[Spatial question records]
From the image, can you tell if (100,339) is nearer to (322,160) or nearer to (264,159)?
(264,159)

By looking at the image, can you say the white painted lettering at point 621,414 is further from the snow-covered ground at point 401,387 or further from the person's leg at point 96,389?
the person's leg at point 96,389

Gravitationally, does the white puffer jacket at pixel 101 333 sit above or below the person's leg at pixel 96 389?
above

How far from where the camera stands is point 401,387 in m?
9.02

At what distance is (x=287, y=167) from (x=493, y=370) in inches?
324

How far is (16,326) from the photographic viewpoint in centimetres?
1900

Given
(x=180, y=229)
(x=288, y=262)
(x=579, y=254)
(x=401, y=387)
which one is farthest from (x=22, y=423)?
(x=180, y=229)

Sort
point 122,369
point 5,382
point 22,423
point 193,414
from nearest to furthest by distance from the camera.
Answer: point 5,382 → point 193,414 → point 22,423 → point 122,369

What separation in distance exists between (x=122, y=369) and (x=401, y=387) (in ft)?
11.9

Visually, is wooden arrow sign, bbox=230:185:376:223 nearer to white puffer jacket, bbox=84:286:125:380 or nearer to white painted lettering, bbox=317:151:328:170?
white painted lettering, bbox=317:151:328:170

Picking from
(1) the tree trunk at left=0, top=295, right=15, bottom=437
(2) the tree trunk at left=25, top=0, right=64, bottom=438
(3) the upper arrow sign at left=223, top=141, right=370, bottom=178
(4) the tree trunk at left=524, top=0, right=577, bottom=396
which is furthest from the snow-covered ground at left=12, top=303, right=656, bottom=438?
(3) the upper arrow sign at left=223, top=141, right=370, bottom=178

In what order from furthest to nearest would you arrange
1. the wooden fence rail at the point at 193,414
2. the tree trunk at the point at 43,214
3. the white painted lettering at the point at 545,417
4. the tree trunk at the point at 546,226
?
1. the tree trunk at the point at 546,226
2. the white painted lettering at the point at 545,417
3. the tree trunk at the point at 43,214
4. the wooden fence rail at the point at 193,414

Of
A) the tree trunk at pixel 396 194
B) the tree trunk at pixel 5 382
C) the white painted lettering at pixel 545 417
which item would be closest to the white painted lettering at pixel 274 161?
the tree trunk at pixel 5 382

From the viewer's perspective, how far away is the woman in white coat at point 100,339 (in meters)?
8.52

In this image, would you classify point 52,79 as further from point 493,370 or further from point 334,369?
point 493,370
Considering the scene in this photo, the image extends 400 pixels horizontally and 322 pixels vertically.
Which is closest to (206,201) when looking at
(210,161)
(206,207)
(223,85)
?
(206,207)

**PROBLEM TO SOLVE:** Extract every line from the one containing "In what order" to the end of the entries, including both of those lines, exactly as given and with nothing added.

**COMPLETE RESPONSE:**
In what order from furthest to nearest would you arrange
1. the wooden fence rail at the point at 193,414
2. the tree trunk at the point at 43,214
3. the white painted lettering at the point at 545,417
4. the tree trunk at the point at 546,226
?
1. the tree trunk at the point at 546,226
2. the white painted lettering at the point at 545,417
3. the tree trunk at the point at 43,214
4. the wooden fence rail at the point at 193,414

Of
A) the tree trunk at pixel 396 194
B) the tree trunk at pixel 5 382
C) the white painted lettering at pixel 545 417
which item would be closest to the white painted lettering at pixel 274 161?
the tree trunk at pixel 5 382

From the viewer's perspective, how far away is the woman in white coat at point 100,339 (in meters)?
8.52

In this image, would you classify point 52,79 as further from point 493,370 or further from point 334,369?
point 493,370
Considering the scene in this photo, the image extends 400 pixels horizontally and 322 pixels vertically.
Which is closest to (206,201) when looking at
(210,161)
(206,207)
(223,85)
?
(206,207)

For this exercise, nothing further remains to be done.